Meeting 13 - Fri 22 July 2016 - 12:30 UTC
Closed, Resolved


Date: 22 July 2016
Time: 12:30 UTC
Type: skype, fallback IRC (channel #gsoc-catimages)

Description: 13th meeting (Week 9) to discuss how to find a "sexy" number for MVP


Minutes of the Meeting:

  • Discussed on the current achieved rate of categorization:
    • Category:JPEG files (89.4301 %): Nice but not to be included into calculation since too easy. Actually the question is why are not 100% of the files categorized according to their mime-type? Errors in the file format or file-metadata code?
    • Category:Human faces (10.1554 %): Nice. Can be used, but must not be the only working categorization.
    • Category:Unidentified people (9.9482 %): (belongs to the former one)
    • Template:Created with Adobe Photoshop (6.8394 %): Templates count as leaf node categories since the are high quality due to the possibility to adopt them with time according to changing needs.
    • Category:Graphics (6.8394 %): Has about 1% of error so we can reach 5% here. A good one too.
    • Template:GPS EXIF (3.9378 %): The geo tagging categories are very nice, but the percentage is a bit low.
    • Category:Black and white photographs (2.7979 %): Same.
    • Category:PDF files (2.7979 %): Usually not that high.
    • Category:Taken with Canon EOS 700D (2.5907 %): Ok.
    • Template:Created with GIMP (2.3834 %): Template again.
    • Category:SVG files (2.0725 %): Good one too. We should consider this one a bit more since the amount of SVG is up to increase. We should consider putting if possible.
  • Number of categories put per file is another important point for quality.
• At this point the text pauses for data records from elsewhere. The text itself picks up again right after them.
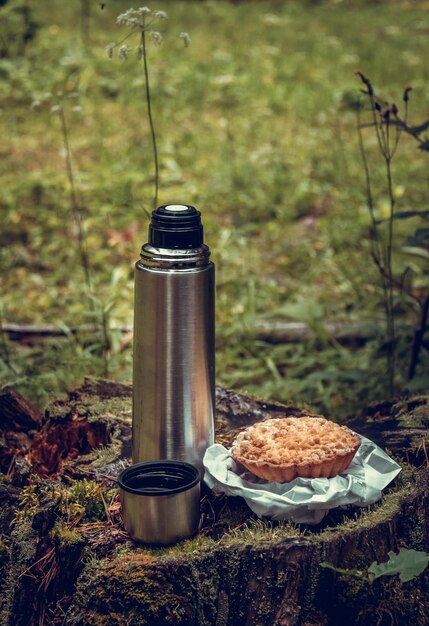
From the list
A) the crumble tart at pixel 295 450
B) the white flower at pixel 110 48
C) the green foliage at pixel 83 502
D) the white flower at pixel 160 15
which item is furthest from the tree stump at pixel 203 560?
the white flower at pixel 160 15

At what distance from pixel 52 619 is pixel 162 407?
0.59 metres

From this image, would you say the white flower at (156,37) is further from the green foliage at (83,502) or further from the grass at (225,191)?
the green foliage at (83,502)

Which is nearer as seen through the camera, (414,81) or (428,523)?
(428,523)

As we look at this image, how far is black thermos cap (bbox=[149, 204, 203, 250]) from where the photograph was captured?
81.2 inches

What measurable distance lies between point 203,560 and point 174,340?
54 centimetres

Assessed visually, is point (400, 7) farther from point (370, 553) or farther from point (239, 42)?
point (370, 553)

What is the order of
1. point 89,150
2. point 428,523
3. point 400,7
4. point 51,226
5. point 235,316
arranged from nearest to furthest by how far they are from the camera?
point 428,523 < point 235,316 < point 51,226 < point 89,150 < point 400,7

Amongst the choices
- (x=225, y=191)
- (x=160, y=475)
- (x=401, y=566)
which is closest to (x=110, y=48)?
(x=160, y=475)

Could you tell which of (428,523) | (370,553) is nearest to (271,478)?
(370,553)

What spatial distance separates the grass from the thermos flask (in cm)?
108

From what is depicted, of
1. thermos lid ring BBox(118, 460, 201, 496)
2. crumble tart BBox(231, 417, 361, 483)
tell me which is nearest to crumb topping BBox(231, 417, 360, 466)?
crumble tart BBox(231, 417, 361, 483)

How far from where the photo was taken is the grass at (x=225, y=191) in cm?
416

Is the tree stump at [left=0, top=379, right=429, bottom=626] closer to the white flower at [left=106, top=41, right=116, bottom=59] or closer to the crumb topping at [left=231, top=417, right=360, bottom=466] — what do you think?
the crumb topping at [left=231, top=417, right=360, bottom=466]

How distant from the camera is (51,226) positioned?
5715 mm
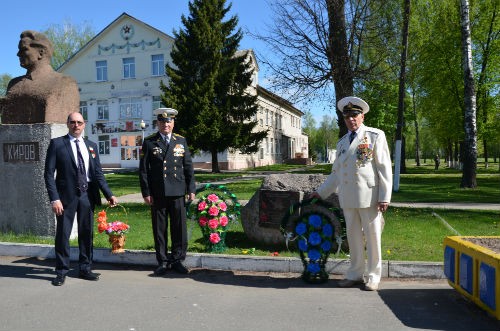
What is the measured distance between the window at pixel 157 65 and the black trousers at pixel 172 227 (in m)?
36.4

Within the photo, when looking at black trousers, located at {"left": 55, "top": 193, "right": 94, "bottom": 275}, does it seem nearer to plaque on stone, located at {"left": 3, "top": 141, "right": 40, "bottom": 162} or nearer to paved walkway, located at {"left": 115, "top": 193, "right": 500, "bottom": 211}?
plaque on stone, located at {"left": 3, "top": 141, "right": 40, "bottom": 162}

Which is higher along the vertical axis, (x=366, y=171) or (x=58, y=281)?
(x=366, y=171)

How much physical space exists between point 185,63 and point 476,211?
24742mm

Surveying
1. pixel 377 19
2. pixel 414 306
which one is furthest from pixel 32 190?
pixel 377 19

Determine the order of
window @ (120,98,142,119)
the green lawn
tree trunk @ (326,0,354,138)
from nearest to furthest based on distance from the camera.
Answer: the green lawn, tree trunk @ (326,0,354,138), window @ (120,98,142,119)

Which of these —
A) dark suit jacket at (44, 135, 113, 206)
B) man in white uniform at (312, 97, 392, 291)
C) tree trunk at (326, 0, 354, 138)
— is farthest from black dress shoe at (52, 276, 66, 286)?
tree trunk at (326, 0, 354, 138)

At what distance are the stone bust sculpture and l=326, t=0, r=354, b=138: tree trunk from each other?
10172mm

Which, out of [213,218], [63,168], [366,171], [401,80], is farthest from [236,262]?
[401,80]

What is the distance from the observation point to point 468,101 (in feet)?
55.3

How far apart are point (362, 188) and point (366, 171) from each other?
8.1 inches

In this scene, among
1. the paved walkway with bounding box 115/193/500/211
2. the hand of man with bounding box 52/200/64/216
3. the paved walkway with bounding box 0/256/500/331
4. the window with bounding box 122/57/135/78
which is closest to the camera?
the paved walkway with bounding box 0/256/500/331

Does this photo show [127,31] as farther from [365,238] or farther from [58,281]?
[365,238]

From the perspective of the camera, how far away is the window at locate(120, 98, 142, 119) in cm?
4181

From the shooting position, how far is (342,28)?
1606cm
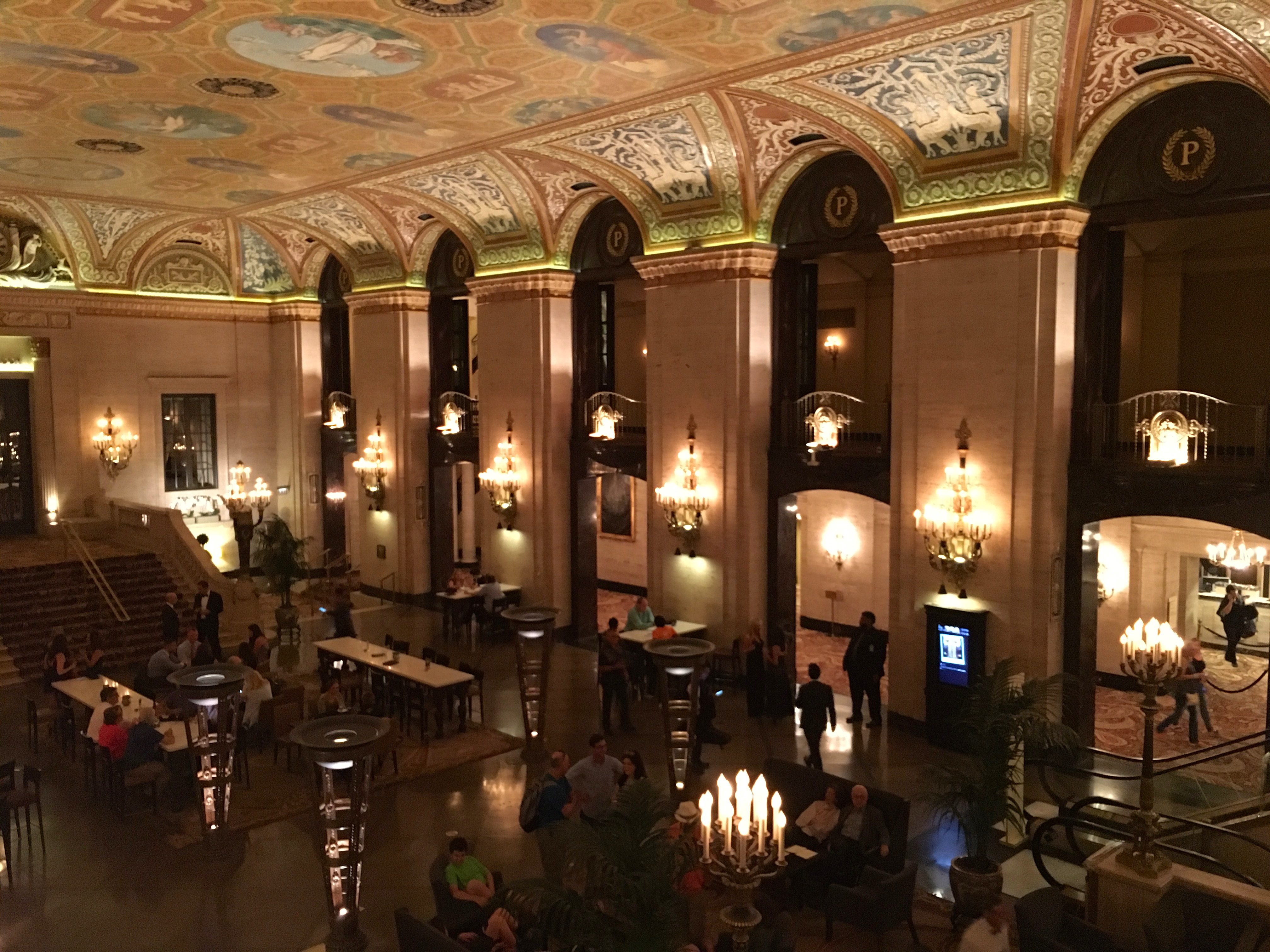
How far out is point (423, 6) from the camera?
9711 millimetres

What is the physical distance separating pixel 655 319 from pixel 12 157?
10.3 m

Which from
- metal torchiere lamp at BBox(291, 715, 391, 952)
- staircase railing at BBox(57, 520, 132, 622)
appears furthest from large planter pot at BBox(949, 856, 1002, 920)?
staircase railing at BBox(57, 520, 132, 622)

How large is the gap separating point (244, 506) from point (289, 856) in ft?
50.0

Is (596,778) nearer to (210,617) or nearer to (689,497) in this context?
(689,497)

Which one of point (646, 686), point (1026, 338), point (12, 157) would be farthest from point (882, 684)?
point (12, 157)

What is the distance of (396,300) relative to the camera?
21859 millimetres

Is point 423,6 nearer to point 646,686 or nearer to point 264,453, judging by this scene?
point 646,686

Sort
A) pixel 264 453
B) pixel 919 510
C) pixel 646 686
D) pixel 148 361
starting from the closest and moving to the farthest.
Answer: pixel 919 510 → pixel 646 686 → pixel 148 361 → pixel 264 453

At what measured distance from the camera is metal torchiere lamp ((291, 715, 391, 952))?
826 cm

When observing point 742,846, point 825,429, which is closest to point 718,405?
point 825,429

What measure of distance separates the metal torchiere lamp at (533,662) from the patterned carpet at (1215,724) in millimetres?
7104

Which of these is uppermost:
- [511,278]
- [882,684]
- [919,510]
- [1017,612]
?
[511,278]

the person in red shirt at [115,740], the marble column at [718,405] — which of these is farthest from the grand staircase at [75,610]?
the marble column at [718,405]

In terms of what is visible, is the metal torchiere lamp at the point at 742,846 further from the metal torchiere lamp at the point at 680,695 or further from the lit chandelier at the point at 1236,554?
the lit chandelier at the point at 1236,554
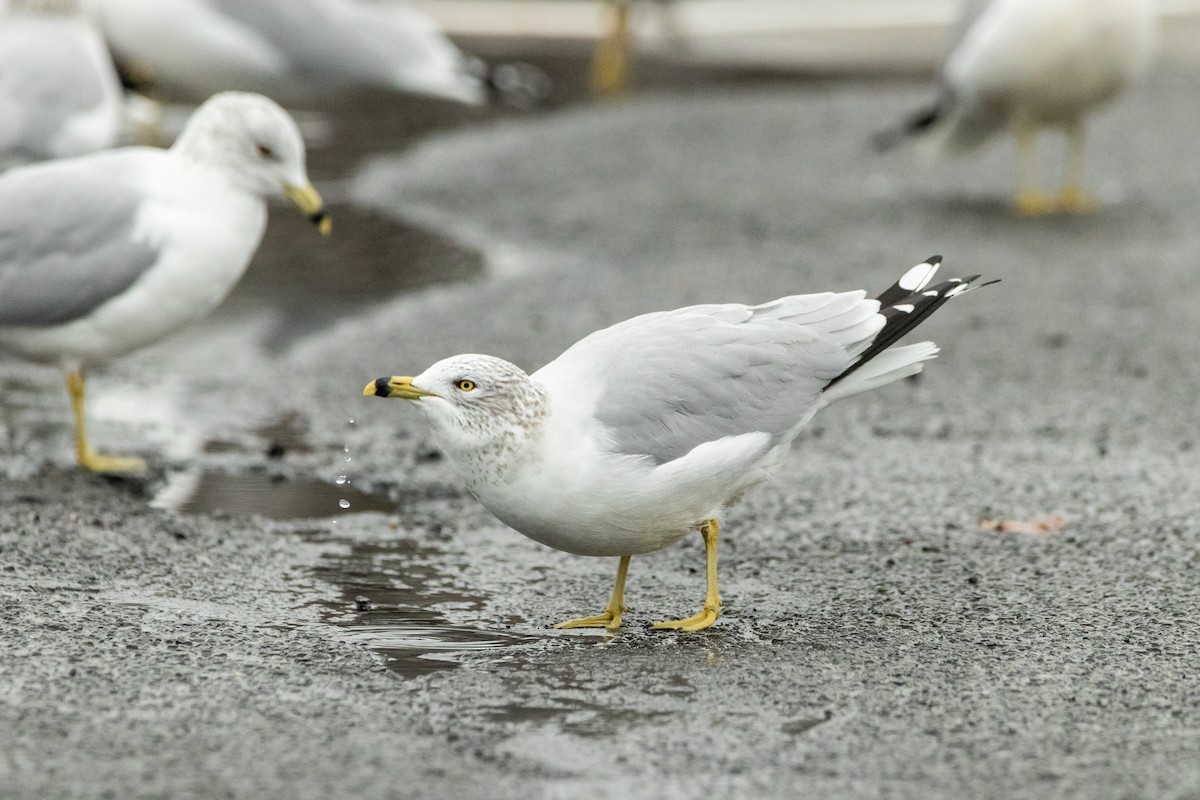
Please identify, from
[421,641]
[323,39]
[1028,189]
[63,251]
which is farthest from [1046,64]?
[421,641]

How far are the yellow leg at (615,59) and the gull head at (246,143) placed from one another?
834 centimetres

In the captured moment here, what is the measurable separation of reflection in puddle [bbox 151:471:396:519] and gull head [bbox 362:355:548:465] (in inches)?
49.2

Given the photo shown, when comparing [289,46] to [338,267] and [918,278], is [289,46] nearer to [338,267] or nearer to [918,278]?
[338,267]

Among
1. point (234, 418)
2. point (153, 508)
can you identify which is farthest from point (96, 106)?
point (153, 508)

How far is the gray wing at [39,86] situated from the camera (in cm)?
684

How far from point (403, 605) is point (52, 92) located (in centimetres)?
368

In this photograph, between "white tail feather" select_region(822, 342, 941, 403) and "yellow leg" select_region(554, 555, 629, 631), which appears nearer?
"yellow leg" select_region(554, 555, 629, 631)

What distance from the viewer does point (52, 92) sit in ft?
23.0

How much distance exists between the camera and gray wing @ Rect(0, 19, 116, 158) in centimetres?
684

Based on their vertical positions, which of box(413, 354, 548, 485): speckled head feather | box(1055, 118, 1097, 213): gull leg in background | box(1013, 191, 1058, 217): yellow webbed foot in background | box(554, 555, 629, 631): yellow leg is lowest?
box(554, 555, 629, 631): yellow leg

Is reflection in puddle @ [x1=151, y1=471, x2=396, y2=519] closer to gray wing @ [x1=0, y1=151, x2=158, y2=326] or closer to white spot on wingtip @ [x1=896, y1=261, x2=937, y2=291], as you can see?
gray wing @ [x1=0, y1=151, x2=158, y2=326]

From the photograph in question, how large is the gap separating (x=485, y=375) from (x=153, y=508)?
5.16 feet

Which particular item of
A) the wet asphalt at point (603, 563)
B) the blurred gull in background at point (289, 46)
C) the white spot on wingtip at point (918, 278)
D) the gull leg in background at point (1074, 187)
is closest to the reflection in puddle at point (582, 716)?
the wet asphalt at point (603, 563)

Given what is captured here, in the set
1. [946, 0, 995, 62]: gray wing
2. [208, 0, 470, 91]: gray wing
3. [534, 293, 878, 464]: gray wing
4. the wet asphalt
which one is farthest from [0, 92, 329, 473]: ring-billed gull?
[946, 0, 995, 62]: gray wing
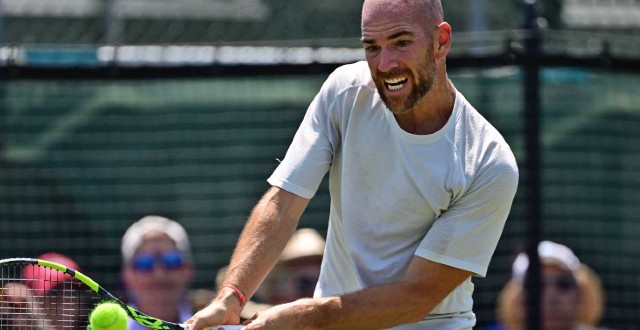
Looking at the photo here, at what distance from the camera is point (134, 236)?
6324 millimetres

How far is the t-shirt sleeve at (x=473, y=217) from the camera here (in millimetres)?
3945

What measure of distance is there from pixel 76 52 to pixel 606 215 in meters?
2.92

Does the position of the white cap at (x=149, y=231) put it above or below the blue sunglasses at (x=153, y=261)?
above

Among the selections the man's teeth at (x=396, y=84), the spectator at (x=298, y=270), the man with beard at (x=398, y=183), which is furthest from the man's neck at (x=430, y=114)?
the spectator at (x=298, y=270)

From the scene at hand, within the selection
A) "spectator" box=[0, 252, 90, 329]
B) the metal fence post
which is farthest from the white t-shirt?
the metal fence post

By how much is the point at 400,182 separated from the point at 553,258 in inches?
99.5

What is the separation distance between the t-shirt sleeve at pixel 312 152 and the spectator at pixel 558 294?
240 centimetres

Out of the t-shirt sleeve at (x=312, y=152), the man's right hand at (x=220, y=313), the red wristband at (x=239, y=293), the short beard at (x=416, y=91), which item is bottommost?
the man's right hand at (x=220, y=313)

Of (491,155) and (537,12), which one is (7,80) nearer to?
(537,12)

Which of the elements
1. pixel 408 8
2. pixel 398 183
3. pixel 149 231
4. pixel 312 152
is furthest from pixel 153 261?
pixel 408 8

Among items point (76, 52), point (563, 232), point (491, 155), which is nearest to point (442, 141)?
point (491, 155)

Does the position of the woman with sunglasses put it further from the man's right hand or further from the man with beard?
the man's right hand

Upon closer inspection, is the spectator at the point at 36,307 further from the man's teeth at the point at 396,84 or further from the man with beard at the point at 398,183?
the man's teeth at the point at 396,84

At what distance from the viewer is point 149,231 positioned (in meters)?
6.31
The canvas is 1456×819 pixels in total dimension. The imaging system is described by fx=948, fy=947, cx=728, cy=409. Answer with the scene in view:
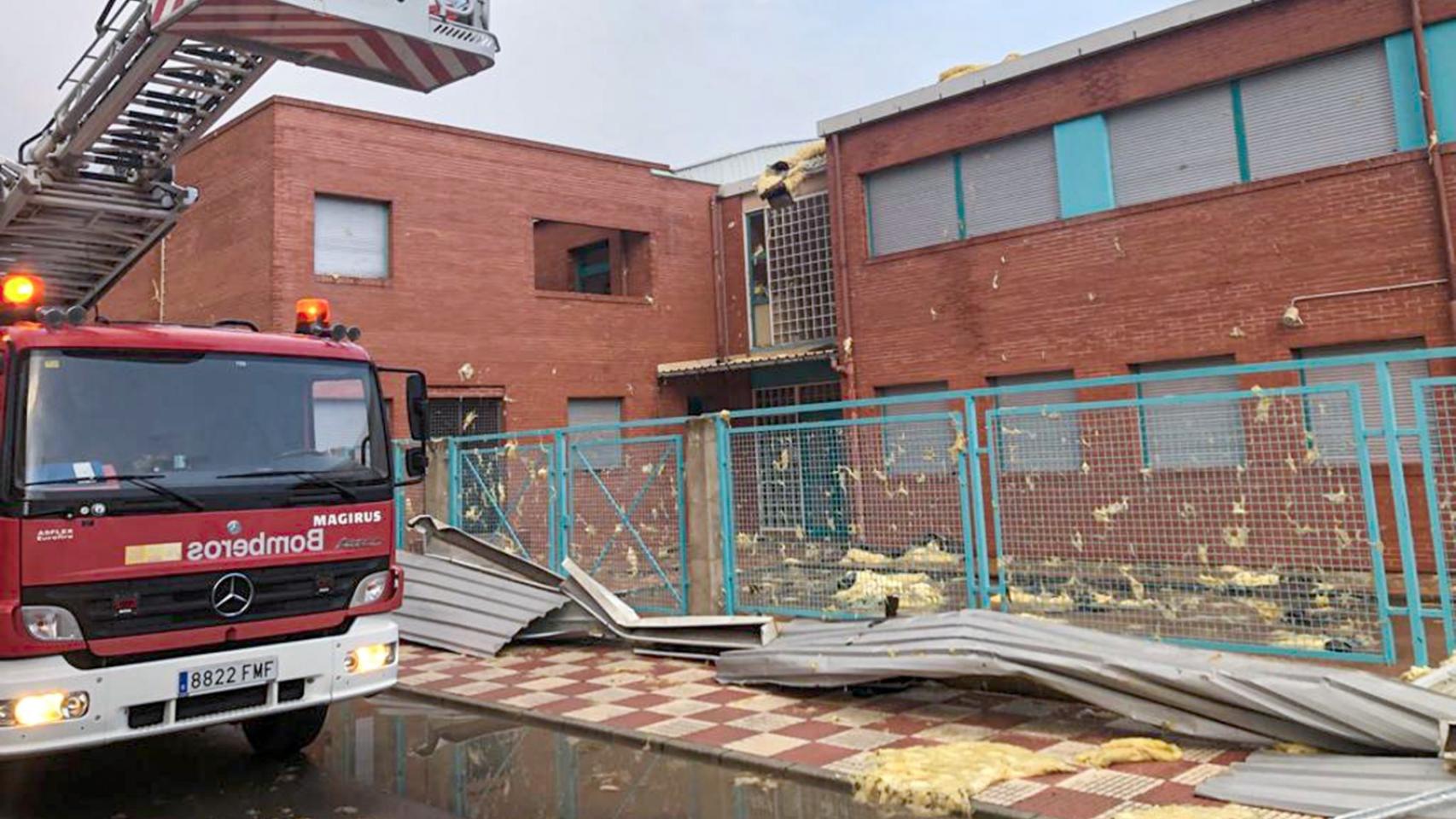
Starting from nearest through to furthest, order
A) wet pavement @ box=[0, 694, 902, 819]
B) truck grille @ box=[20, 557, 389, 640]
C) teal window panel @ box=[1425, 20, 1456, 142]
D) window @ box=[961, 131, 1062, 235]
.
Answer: truck grille @ box=[20, 557, 389, 640], wet pavement @ box=[0, 694, 902, 819], teal window panel @ box=[1425, 20, 1456, 142], window @ box=[961, 131, 1062, 235]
Given the fact the we have a lot of file type cats we should look at these values by subtracting 1 for each entry:
    • 1 (50.8808 %): These
    • 2 (27.4611 %)
    • 3 (12.4352 %)
    • 4 (6.2176 %)
    • 5 (2.2798 %)
    • 6 (0.7254 %)
    • Summarized we can say that it should be realistic to have 3 cats for 5% of the files (excluding file type cats) as a goal.
  • We should have some more indicators and stats, as e.g. an entry stating whether a category is a leaf cat or not.
  • The bot needs to be run over representative samples of files, e.g. a whole week of NewImages
    • number of uploads per day to commons: ~11k
    • number of files in test runs until now: 1k (10% of a days upload activity)
    • the bot must be run at least on 1 weekday (We) and 1 weekend day (Sa) for every 10th file in order to get an overview
  • ...